Utanıyordum,yüzüne bakmadan konuşuyordum.
Vapurda kızaran masum yüzümü saklıyordum.
Ben ogün çok masumdum çok güzeldim.
Senden hiç bahsetmiyorum.
Ben kendini beğenmişin tekiydim evet öyleydim...
Ayna gördüğümde kendime bakardım.Ona baktığım kadar sana bakamadım.
Ben sevmiyor gibi görünüyordum.Sevmeyi içimde hep bastırıyordum.
Romantikliğime küfür ediyordum.
Başarıyordum hırçın davranmayı..
Kendime uzaktan seninle baktığımda,üzülüyordum..
Senin sıcaklığın,senin insanlığın,senin saf sevgin beni şımartıyordu sadece...
Ama ben de sevdim.Kendimi sevmiyorum diye kandırdım hep...
Eskiden acı çektiğim bir aşkın verdiği acıyla kendimi zehirliyordum...

26 Eylül 2011 Pazartesi

Silinen arkadaşlıklar

Bazı arkadaşlıkları silmek çok kolay oldu.Beyaz kağıda kurşun kalemle yazmışta silgiyle silmişim gibi.Evet yazarken bastıra bastıra yazmışım, biraz izi kalmış.Kim giderken iz bırakmıyor ki.Kağıdı buruşturup atmasını da bilirim..Ve zamanla geçer gider.Otobüs yolculuğu yaparken pencereden şehirlerin gözümün önünden geçip gitmesi gibi.Hiç bir şey sonsuz değildir,sürüp gitmez.Ölüm kadar kaçınılmazdır.Sildiklerime asla üzülmem,sadece silgime yazık...

22 Eylül 2011 Perşembe

Ah kafam


Ah nasılda güzel kafa yaşıyorum...
kuşlar pembe,köpekler sarı,kadınlar kırmızı erkekler mavi
Herkes çırılçıplak özgürce
Gökyüzü yemyeşil,
Sokaklar 7 renk sanırım yağmurdan sonra açan gökkuşağı yeryüzüne düşmüş olmalı
Ah nasılda güsel kafa yaşıyorum...
Kanatlarım var herkesin bulutların üzerinden seyrediyorum...
Uçaklar benimle yarışıyor...
Pembe kuşlar rengimi kıskanıyorlar..
Ah nasılda güzel kafa yaşıyorum...
Afrodit dirilmiş güzelliğimi kıskançlıkla izliyor...
Zeus bana vuruluyor...
Ben yüz vermiyorum kahkahalar atıyorum...
Mecnun çirkin leylayı sevmiyor artık...
Ferhat dağları delmiyor dağ yok çünkü ovalık heryer...
Hasan sevdiği kız için kendini şelaleye atmıyor artık...
Ah öyle kafam güzelki...
Kendimi kaybetmekten korkup sonra bulamamaktan korkuyorum
Aynalar kırılır diye endişeleniyorum hep kendimi izliyorum...
Ah kafam öyle güzelki...
Devletin başına iyi bir siyasetçi geçmiş..
Kışlar hep yaz olmuş...
Dilenci zengin,mafya babaları fakir...
Ah be kafam çok güzel...
Okşan evlenmiş,Arda delikanlı olmuş...
Ah kafam öyle güzel ki...
Düşüp kalıyorum...
Hatırlamayamadığım bir sabaha uyanıyorum..

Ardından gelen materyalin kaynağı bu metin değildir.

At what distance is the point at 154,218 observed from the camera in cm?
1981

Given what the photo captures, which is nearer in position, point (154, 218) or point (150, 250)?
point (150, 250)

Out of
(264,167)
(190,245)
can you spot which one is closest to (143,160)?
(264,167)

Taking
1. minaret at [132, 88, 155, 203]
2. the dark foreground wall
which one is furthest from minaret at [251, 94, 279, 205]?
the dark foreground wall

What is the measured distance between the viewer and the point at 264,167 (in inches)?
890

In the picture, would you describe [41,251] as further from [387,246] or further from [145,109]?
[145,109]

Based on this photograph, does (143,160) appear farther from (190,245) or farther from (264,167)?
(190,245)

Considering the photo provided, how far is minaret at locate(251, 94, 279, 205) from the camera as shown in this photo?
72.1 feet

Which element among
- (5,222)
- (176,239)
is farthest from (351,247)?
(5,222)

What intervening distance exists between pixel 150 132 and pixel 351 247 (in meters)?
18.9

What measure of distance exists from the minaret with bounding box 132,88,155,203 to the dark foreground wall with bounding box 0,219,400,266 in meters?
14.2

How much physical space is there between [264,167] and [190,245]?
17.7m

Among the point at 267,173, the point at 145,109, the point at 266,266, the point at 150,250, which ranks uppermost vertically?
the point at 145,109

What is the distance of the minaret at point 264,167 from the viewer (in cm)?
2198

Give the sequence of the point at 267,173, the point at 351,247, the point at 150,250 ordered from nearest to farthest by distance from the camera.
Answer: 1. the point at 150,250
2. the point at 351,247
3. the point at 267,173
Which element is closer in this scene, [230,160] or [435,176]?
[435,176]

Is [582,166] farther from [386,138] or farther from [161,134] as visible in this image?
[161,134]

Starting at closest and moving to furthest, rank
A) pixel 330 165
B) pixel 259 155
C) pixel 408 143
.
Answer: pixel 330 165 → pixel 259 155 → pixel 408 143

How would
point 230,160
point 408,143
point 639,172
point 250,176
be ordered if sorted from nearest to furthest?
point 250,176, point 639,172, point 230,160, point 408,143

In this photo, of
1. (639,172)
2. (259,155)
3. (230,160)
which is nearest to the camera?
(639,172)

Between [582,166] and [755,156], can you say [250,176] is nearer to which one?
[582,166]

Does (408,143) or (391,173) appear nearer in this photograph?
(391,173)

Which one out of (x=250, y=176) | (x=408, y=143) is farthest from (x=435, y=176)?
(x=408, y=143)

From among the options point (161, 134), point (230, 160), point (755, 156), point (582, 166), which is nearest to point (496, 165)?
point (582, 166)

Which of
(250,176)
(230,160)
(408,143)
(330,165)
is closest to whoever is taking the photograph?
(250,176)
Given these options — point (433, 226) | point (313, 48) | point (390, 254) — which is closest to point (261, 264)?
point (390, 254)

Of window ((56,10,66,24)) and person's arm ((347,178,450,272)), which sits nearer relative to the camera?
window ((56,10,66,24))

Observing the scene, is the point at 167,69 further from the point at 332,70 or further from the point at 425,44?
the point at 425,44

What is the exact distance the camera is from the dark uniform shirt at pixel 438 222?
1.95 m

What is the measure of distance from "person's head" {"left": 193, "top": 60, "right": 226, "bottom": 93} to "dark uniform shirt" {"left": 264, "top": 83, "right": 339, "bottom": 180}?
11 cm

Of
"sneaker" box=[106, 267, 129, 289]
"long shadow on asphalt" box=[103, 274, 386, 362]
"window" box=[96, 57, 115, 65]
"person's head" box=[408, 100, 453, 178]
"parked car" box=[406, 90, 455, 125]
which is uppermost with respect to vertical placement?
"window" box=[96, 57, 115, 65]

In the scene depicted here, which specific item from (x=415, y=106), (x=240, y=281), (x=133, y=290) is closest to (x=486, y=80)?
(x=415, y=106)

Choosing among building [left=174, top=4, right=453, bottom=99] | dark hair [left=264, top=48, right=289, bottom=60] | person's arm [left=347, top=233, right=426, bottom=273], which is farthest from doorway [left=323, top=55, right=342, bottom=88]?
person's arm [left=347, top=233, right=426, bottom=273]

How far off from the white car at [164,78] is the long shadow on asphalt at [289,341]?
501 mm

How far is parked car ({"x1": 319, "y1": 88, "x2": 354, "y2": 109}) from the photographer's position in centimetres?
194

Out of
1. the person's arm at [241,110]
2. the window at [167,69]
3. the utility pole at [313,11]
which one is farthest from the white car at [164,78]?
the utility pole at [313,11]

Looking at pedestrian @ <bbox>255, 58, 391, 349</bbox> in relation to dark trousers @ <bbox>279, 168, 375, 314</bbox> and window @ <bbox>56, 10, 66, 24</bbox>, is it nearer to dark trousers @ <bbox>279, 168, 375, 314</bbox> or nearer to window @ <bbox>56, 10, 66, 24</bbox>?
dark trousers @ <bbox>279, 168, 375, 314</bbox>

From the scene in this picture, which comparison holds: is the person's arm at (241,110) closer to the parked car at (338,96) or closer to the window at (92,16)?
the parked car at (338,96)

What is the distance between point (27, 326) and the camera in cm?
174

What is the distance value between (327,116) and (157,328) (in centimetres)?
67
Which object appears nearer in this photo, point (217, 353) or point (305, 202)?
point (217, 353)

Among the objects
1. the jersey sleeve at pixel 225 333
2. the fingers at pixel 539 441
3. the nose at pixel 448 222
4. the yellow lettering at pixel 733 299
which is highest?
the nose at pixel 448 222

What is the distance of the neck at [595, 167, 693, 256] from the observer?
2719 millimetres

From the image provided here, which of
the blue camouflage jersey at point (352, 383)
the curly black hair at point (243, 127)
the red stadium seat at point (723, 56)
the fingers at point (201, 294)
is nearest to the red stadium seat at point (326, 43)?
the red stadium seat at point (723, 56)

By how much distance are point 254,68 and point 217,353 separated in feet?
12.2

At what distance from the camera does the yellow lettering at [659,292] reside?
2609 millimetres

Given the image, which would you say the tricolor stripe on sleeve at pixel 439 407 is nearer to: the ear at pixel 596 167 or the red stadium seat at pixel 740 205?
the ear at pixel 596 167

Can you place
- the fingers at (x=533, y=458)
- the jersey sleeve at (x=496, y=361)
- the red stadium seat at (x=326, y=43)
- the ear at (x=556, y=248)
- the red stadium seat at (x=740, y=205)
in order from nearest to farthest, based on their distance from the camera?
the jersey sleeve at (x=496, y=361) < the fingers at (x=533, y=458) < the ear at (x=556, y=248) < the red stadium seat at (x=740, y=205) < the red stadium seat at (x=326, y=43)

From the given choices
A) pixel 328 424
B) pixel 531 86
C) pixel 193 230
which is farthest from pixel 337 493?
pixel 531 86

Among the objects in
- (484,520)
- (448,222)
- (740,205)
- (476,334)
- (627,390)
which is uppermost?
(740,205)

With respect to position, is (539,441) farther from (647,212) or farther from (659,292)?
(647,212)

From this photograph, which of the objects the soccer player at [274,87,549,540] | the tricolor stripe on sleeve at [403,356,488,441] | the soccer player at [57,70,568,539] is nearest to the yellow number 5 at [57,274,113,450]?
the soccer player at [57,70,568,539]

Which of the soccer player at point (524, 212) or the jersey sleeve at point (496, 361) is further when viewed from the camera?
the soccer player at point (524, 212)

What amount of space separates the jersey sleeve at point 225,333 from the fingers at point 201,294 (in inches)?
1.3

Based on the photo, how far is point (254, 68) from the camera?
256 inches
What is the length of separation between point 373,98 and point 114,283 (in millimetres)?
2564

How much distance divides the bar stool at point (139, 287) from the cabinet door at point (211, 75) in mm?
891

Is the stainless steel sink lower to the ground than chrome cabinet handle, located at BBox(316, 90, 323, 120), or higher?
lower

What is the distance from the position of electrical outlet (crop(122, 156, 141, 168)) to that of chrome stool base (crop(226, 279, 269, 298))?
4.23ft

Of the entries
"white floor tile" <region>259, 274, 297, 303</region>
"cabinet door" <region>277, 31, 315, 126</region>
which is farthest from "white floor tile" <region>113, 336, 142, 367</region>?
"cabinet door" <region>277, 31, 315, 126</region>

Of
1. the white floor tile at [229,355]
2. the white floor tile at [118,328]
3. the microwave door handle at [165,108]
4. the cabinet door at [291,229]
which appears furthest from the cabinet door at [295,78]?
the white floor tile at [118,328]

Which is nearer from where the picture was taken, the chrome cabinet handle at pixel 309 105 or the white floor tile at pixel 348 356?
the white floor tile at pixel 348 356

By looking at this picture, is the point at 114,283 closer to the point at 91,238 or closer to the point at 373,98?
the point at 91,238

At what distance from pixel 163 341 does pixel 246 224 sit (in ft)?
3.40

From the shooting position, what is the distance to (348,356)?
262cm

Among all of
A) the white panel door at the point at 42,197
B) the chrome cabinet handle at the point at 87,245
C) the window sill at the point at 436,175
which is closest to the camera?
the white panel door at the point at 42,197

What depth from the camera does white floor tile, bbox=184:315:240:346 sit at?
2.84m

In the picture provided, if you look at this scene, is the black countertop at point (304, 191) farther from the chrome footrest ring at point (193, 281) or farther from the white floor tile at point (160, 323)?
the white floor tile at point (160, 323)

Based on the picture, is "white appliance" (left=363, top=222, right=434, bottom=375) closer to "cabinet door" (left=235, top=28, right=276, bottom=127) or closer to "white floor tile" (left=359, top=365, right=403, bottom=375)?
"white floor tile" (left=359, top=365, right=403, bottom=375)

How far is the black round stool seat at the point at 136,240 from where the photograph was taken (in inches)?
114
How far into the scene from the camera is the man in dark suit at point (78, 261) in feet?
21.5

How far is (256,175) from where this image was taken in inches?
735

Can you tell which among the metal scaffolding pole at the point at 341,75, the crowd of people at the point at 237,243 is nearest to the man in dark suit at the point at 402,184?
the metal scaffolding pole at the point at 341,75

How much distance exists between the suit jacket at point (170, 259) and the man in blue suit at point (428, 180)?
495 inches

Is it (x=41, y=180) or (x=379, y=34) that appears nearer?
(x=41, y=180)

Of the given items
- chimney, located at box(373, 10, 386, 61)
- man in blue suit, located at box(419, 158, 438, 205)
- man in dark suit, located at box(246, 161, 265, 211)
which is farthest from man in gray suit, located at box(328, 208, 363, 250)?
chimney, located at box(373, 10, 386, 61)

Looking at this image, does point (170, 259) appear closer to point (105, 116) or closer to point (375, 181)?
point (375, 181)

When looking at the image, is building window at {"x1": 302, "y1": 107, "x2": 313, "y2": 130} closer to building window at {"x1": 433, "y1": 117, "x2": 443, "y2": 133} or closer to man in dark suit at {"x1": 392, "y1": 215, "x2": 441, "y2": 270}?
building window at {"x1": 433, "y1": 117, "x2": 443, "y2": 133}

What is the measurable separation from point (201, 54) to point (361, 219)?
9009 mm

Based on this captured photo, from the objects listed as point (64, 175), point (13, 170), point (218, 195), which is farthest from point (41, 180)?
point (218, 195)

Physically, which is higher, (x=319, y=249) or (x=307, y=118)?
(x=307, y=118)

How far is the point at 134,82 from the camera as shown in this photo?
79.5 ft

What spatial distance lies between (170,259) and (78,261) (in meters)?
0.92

                             23.04.2011
                           kafam güzelken

2 Eylül 2011 Cuma

Nefret


iğrenç vucudunun günahları kokuyor burnuma...
Bana yaklaşma iğrenir gibi bir yüz ifadesi takınırım sana.
Anlamsızca suratıma bakar gülümsersin.
Ben gözlerimi nefretle kısarım!

Bana dokunma,beni izleme,ben olmaya çalışma!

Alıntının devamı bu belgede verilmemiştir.